Re: Pgoutput not capturing the generated columns

From: Peter Smith <smithpb2250(at)gmail(dot)com>
To: Shubham Khanna <khannashubham1197(at)gmail(dot)com>
Cc: Amit Kapila <amit(dot)kapila16(at)gmail(dot)com>, Masahiko Sawada <sawada(dot)mshk(at)gmail(dot)com>, Rajendra Kumar Dangwal <dangwalrajendra888(at)gmail(dot)com>, pgsql-hackers(at)lists(dot)postgresql(dot)org, euler(at)eulerto(dot)com
Subject: Re: Pgoutput not capturing the generated columns
Date: 2024-09-23 23:46:30
Message-ID: CAHut+Pt9ArtYc1Vtb1DqzEEFwjcoDHMyRCnUqkHQeFJuMCDkvQ@mail.gmail.com
Views: Raw Message | Whole Thread | Download mbox | Resend email
Thread:
Lists: pgsql-hackers

Hi. Here are my review comments for v32-0001

You wrote: "I have addressed all the comments in the v32-0001 Patch.",
however, I found multiple old review comments not addressed. Please
give a reason if a comment is deliberately left out, otherwise, I will
assume they are omitted by accident and so keep repeating them.
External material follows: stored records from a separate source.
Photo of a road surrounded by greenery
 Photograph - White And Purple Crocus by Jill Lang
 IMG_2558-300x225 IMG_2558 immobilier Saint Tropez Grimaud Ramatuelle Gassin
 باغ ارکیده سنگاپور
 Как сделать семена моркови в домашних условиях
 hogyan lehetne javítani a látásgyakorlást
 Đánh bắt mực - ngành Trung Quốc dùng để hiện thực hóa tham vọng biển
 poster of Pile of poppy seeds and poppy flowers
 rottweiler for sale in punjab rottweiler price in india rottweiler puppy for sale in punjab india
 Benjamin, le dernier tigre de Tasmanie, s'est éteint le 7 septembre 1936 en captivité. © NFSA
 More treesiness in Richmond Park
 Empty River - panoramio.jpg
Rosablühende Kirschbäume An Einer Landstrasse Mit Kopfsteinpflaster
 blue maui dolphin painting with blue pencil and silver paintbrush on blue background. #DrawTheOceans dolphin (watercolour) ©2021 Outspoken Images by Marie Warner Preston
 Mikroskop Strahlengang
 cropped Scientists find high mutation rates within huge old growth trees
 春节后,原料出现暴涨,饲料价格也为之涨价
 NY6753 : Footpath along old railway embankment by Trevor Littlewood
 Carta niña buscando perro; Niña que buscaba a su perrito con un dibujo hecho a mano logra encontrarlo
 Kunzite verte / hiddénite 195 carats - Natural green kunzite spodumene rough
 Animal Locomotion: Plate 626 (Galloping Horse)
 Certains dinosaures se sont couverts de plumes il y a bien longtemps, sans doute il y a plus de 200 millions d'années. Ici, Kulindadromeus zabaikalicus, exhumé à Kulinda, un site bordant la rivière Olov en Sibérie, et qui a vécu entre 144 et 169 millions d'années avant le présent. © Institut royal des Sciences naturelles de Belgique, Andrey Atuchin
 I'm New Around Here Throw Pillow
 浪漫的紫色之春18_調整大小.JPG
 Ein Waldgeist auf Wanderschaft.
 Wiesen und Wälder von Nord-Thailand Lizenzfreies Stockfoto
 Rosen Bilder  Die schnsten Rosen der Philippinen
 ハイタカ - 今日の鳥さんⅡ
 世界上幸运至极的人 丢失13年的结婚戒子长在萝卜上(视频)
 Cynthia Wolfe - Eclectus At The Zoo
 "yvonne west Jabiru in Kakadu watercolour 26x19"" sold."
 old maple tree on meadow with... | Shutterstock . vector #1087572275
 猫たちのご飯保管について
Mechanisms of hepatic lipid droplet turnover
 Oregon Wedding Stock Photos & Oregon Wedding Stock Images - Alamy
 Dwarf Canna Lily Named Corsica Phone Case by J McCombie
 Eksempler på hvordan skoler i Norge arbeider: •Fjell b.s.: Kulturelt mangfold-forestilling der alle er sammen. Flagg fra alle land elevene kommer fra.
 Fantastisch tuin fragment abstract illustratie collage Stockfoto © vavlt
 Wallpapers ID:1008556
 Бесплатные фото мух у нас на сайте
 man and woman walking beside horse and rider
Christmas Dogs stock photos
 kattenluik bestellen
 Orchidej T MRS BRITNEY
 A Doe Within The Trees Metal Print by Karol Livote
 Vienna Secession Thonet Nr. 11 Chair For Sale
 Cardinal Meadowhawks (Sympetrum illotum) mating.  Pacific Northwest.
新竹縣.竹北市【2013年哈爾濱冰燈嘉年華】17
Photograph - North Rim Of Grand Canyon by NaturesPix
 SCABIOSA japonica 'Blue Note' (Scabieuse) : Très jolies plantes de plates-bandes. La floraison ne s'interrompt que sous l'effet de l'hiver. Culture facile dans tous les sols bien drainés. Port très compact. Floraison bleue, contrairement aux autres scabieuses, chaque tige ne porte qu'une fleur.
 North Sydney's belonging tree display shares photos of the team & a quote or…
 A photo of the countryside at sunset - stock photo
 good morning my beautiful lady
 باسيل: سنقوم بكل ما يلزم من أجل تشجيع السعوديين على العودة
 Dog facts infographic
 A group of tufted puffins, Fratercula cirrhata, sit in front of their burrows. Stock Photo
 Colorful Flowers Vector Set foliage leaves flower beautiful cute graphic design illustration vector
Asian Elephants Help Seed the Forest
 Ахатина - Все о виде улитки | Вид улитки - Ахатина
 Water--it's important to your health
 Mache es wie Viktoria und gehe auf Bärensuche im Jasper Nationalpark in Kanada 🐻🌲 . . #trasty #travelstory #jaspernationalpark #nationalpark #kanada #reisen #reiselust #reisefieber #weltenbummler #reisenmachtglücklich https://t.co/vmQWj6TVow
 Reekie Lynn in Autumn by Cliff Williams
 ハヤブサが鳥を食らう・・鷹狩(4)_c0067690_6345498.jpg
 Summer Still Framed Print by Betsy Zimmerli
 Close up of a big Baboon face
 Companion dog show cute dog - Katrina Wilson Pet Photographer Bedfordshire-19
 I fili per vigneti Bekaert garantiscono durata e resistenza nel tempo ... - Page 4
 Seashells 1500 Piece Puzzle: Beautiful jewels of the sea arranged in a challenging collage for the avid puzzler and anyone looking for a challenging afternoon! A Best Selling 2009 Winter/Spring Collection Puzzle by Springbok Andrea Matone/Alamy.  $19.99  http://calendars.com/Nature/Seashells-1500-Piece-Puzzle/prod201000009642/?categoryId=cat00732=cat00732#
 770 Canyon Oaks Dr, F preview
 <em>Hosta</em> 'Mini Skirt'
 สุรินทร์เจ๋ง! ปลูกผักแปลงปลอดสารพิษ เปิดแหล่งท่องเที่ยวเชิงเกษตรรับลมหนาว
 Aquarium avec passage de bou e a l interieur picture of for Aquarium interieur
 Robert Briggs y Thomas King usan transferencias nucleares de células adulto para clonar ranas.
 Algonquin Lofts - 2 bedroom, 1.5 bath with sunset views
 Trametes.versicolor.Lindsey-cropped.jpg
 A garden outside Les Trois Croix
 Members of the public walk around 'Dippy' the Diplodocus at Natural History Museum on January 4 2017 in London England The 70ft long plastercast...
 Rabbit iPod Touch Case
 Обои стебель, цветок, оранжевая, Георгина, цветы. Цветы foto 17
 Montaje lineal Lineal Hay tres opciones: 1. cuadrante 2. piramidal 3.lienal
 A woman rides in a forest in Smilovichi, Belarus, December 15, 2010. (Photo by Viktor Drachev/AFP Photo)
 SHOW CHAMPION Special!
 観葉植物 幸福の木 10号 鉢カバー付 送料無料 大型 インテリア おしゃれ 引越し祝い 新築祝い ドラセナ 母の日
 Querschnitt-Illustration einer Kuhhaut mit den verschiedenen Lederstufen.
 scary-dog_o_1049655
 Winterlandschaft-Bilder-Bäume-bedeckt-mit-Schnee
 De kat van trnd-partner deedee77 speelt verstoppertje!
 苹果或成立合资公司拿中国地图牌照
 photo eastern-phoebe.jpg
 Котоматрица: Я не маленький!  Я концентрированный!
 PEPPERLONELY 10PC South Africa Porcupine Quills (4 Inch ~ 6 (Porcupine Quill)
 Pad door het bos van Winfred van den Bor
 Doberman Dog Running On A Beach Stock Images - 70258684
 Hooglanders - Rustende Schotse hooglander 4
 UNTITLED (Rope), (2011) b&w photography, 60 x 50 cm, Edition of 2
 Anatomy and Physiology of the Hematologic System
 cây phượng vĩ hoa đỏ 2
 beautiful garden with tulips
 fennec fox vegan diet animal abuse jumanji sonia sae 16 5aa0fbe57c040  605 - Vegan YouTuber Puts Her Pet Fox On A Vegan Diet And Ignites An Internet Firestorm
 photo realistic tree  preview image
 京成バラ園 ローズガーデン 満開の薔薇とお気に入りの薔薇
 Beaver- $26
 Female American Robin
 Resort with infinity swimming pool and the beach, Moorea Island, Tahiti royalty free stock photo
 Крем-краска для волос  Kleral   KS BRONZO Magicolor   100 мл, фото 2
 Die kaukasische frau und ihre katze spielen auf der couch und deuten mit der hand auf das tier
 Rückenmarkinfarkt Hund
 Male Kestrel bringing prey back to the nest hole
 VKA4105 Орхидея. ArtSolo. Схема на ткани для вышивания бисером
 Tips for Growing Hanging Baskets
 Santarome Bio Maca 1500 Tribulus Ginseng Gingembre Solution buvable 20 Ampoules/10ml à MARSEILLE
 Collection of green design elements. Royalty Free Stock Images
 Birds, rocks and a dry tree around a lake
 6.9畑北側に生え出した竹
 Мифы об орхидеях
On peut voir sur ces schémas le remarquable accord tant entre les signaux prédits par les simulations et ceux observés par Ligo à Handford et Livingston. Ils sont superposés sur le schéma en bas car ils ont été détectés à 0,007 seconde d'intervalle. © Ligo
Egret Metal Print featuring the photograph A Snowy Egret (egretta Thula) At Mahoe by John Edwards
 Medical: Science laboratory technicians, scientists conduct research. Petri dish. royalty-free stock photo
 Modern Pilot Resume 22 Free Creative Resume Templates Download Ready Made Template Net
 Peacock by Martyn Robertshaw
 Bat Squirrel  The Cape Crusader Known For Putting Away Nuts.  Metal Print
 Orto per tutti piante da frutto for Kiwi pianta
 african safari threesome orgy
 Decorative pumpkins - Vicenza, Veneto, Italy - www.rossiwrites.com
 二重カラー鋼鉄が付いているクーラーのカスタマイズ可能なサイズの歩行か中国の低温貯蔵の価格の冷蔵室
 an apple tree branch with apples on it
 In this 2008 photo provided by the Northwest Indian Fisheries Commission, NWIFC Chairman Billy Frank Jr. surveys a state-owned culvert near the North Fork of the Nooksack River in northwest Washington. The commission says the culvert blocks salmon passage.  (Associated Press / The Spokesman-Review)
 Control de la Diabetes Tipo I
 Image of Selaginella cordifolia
There were also still some unanswered questions from previous reviews,
so I have reminded you about those again here.

======
Commit message

1.
This commit enables support for the 'publish_generated_columns' option
in logical replication, allowing the transmission of generated column
information and data alongside regular table changes. The option
'publish_generated_columns' is a PUBLICATION parameter.

~

That PUBLICATION info in the 2nd sentence would be easier to say in
the 1st sentence.
SUGGESTION:
This commit supports the transmission of generated column information
and data alongside regular table changes. This behaviour is controlled
by a new PUBLICATION parameter ('publish_generated_columns').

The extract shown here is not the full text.